When an application or game is written for DirectX, the programmer does not have to worry about exactly which sound card or graphics adapter might be installed in the end-user's machine. DirectX takes care of that for him.

DirectX plays a role in many functions, including 3D rendering, video playback, still and motion capture, TV Viewing applications, joystick and mouse interfaces, networking for multiplayer games and lots more.

As a result, most Windows 98 and Windows 95 users should consider DirectX as a REQUIREMENT. Without it, you are missing out on a huge amount of compatibility and functionality.

How can I tell which version of DirectX is currently installed?
Recent versions of DirectX include a tool called "DXDiag", which will display the version of DirectX on the system.

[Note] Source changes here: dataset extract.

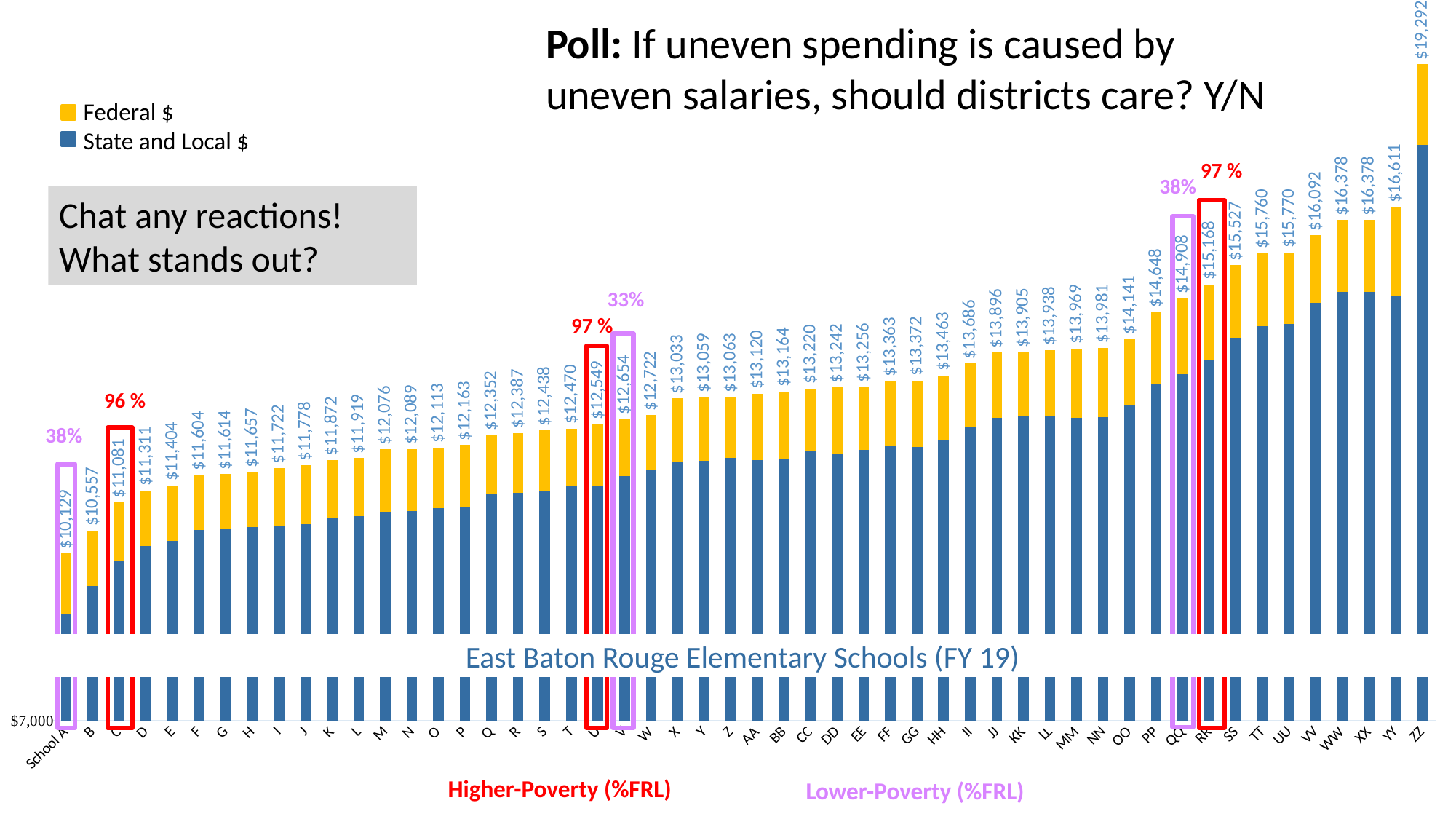
Which school has the lowest total spending in the chart? School A What is the value labeled for School RR? $15,168 Which has a larger total, School C or School QQ? QQ What is the total value labeled for School A? $10,129 Which colour represents Federal $ in the chart? Yellow What is the difference between the totals for School ZZ and School A? $9,163 What is the total per-pupil spending shown for School ZZ? $19,292 How many series does the legend list? 2 How many schools are plotted in the chart? 52 Which school has the highest total spending in the chart? ZZ What kind of chart is shown on the slide? Stacked bar chart What is the difference between the totals for School RR and School QQ? $260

Click START - RUN, type DXDIAG and click OK
When the DirectX Diagnostic Tool appears, read the DirectX version information near the bottom of the display

Where can I get the latest version of DirectX?
Microsoft maintains a website for DirectX information and downloads.


To go directly to the "Home User Downloads" section of the Microsoft DirectX site, follow this link:

You may be routed to the "Windows Update" site to actually obtain the required files.

Windows 98 and Windows 2000 users may wish to launch "Windows Update" from the Start menu.

Which version of DirectX should I use?

In general, we recommend that you install the latest released version of DirectX from Microsoft.

Some of our recent drivers actually REQUIRE a certain version of DirectX and will NOT function properly with an earlier version.

When installing drivers from an ATI Installation CD, the minimum required version of DirectX will generally be included on the installation CD along with the display driver.

When downloading drivers from the ATI support website, the details on the required version of DirectX for the driver you are downloading will be listed in the "Requirements" section of the driver download page.